Осунувшись, Флорест уставился на белый цветочек. Внезапно он вскочил от пришедшей ему в голову новой мысли.

— Ты обвиняешь не того, кого надо! Это Кеди, а не я, настаивал на том, чтобы позвонить в Поганскую Точку. Я согласился, но сделал это без всяких эмоций, твоя судьба меня нисколько не интересовала. Это Кеди совершил это преступление и бесконечно им наслаждался. Возьми его деньги, раз уж тебе это так надо, а мои оставь в покое.

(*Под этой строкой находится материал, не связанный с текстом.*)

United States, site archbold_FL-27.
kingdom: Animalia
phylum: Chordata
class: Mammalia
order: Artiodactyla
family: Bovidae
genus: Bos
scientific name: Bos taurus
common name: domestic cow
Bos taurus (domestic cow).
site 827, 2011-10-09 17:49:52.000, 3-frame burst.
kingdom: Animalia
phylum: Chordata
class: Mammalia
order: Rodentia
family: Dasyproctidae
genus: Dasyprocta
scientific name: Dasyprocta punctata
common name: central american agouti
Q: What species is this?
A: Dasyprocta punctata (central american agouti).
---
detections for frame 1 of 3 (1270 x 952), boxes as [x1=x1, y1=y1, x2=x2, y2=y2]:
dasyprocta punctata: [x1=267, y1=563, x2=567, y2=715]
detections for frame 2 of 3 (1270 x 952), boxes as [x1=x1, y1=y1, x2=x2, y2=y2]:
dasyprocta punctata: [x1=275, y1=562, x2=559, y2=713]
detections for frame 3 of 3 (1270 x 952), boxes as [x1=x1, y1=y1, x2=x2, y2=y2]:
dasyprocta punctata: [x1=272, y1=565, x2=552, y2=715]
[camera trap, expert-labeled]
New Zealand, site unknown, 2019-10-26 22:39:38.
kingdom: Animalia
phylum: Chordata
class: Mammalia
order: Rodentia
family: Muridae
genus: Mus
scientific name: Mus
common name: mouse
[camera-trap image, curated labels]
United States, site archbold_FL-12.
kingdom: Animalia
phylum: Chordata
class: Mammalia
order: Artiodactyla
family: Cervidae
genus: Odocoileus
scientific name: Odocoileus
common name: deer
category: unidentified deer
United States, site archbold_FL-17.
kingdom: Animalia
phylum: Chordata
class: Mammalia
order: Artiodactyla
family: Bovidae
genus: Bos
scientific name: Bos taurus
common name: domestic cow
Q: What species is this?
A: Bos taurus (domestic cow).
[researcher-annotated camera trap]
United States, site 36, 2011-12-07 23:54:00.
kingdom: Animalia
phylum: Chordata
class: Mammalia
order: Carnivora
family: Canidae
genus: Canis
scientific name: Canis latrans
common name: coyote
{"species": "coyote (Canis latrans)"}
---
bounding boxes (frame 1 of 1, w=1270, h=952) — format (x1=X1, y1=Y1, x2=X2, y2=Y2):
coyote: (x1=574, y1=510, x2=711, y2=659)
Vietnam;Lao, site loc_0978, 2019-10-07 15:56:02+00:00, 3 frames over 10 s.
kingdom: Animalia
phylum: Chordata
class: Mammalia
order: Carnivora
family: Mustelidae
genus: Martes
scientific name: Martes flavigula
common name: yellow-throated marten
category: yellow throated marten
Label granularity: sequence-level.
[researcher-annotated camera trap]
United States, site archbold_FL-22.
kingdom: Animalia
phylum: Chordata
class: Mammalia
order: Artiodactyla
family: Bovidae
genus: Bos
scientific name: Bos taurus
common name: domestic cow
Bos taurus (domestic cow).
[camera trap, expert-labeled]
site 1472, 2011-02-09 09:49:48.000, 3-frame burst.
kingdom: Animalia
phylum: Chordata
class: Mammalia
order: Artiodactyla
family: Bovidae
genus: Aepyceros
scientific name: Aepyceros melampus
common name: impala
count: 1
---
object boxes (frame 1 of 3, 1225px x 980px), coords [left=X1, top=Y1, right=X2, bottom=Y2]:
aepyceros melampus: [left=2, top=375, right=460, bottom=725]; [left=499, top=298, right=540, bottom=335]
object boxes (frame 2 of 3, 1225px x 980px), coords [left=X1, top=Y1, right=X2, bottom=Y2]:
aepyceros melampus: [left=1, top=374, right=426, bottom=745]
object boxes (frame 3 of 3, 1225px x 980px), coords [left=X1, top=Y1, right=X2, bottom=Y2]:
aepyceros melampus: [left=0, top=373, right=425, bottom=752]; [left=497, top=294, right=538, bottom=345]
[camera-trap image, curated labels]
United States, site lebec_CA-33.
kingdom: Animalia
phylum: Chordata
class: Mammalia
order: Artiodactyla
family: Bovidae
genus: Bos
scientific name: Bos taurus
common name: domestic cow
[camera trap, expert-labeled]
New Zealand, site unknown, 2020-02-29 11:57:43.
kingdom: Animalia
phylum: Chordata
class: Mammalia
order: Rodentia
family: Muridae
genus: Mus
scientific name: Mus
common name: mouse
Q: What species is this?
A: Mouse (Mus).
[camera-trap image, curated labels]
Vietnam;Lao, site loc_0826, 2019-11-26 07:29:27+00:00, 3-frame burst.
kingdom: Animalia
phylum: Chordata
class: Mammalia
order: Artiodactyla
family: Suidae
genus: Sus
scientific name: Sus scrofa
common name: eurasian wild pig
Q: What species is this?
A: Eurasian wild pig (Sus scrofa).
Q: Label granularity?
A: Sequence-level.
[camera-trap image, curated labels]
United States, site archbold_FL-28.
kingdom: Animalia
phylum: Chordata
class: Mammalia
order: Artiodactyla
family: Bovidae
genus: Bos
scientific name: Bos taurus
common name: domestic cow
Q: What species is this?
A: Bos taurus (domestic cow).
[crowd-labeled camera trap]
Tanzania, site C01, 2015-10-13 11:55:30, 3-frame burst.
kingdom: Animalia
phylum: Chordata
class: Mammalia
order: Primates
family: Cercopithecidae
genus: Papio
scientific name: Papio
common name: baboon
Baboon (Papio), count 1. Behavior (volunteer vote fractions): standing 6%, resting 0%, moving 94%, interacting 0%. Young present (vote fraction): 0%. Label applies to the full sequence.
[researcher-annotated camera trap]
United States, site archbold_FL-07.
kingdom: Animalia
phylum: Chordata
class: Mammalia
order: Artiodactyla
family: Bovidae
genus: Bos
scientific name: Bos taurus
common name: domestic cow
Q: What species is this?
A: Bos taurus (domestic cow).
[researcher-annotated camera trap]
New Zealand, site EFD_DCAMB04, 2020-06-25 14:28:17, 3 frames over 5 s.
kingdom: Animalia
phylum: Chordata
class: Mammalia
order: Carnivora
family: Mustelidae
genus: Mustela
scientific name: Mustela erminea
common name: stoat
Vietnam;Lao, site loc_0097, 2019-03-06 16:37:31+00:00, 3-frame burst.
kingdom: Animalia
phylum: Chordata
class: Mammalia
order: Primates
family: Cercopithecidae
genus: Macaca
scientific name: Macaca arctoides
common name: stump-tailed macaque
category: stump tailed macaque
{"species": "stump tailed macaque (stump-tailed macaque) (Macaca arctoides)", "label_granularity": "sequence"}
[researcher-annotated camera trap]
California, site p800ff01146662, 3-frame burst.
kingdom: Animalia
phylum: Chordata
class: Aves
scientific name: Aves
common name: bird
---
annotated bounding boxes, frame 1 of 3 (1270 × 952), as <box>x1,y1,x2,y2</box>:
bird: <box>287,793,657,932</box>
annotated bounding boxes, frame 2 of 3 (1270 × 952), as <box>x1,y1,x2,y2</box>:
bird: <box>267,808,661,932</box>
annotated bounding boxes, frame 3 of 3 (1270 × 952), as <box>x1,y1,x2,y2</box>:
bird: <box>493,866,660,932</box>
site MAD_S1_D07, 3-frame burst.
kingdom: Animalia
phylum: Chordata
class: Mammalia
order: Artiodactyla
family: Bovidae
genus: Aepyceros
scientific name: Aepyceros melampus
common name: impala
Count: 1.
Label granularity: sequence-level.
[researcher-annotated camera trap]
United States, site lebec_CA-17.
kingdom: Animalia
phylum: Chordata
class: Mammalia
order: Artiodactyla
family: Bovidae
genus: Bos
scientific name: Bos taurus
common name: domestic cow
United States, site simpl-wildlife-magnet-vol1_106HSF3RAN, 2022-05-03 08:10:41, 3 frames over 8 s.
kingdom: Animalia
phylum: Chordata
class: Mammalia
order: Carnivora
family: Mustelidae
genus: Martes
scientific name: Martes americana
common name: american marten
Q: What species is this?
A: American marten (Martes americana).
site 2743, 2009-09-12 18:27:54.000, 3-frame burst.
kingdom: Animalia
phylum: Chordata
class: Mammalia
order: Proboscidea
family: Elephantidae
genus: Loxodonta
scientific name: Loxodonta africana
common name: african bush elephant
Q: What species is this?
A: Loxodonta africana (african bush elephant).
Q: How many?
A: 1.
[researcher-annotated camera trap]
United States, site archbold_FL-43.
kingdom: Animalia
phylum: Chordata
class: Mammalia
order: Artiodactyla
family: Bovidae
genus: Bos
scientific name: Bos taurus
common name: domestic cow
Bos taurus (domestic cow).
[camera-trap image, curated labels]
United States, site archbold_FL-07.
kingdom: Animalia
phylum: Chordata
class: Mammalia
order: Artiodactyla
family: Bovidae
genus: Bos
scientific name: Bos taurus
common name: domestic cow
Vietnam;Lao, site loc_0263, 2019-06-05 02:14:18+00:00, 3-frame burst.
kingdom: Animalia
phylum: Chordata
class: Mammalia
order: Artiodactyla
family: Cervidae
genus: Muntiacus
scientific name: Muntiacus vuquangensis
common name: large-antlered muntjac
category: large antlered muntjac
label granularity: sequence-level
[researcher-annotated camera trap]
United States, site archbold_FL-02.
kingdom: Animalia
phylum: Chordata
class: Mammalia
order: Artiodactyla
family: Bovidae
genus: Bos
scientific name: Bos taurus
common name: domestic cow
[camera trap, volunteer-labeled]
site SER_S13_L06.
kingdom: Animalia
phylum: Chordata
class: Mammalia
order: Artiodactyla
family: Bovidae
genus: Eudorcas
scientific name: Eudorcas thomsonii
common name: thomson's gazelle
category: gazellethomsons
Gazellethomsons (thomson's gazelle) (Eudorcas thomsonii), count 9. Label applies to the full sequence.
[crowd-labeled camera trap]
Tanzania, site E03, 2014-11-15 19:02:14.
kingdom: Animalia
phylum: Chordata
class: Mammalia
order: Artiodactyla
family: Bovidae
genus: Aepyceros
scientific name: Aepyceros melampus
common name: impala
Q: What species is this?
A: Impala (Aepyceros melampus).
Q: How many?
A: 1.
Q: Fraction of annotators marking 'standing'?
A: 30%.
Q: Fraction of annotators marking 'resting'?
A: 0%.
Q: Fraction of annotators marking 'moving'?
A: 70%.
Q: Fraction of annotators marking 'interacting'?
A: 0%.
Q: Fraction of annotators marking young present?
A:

— Я не могу в это поверить, — возразил Глауен, — У Кеди в голове был полный сумбур.

— Миленький ты мой, как можно быть таким наивным? Именно ненависть к тебе, возможно, и создавала в Кединой голове сумбур, другого объяснения нет. Он не любил тебя еще с тех времен, когда вы были всего лишь детьми.

Глауен припомнил прошедшие годы. В данном случае, Флорест говорил правду.

— Такая мысль иногда приходила мне в голову, но я прогонял ее. Но… я все никак не могу понять почему? У него не было никакого основания ненавидеть меня.

Флорест сидел, глядя на цветок.

— Когда он настоял на том, чтобы я позвонил в Поганскую Точку, все это выплеснулось из него, как рвота. Он ничего не скрывал. Казалось, что ты получал все, что хотел для себя, и получал это без всяких усилий или стараний. Он был без ума от Сессили Ведер, не мог даже равнодушно смотреть в ее сторону. А она избегала его, как прокаженного, но с удовольствием проводила время с тобой. Ты и в школе и в Бюро получал награды, и все это, опять-таки, без видимых усилий. В Йипи-Тауне он приложил все усилия, чтобы подставить тебя, но умпы не стали его слушать и посадили под арест. Он признался мне, что ненавидел тебя настолько, что при встрече с тобой, у него подгибались коленки.

— Мне очень больно все это слушать.

— Да, неприятная история. Когда ты оставил его одного в Фексельбурге, то он с огромной радостью понял, что настал его час. Телефонный звонок в Поганскую Точку должен был, по его мнению, сравнять счет. Откровенно говоря, меня поразил такой сгусток ненависти.

— Все это очень интересно и ужасно, — вздохнул Глауен, — но это не то, что я хотел бы услышать.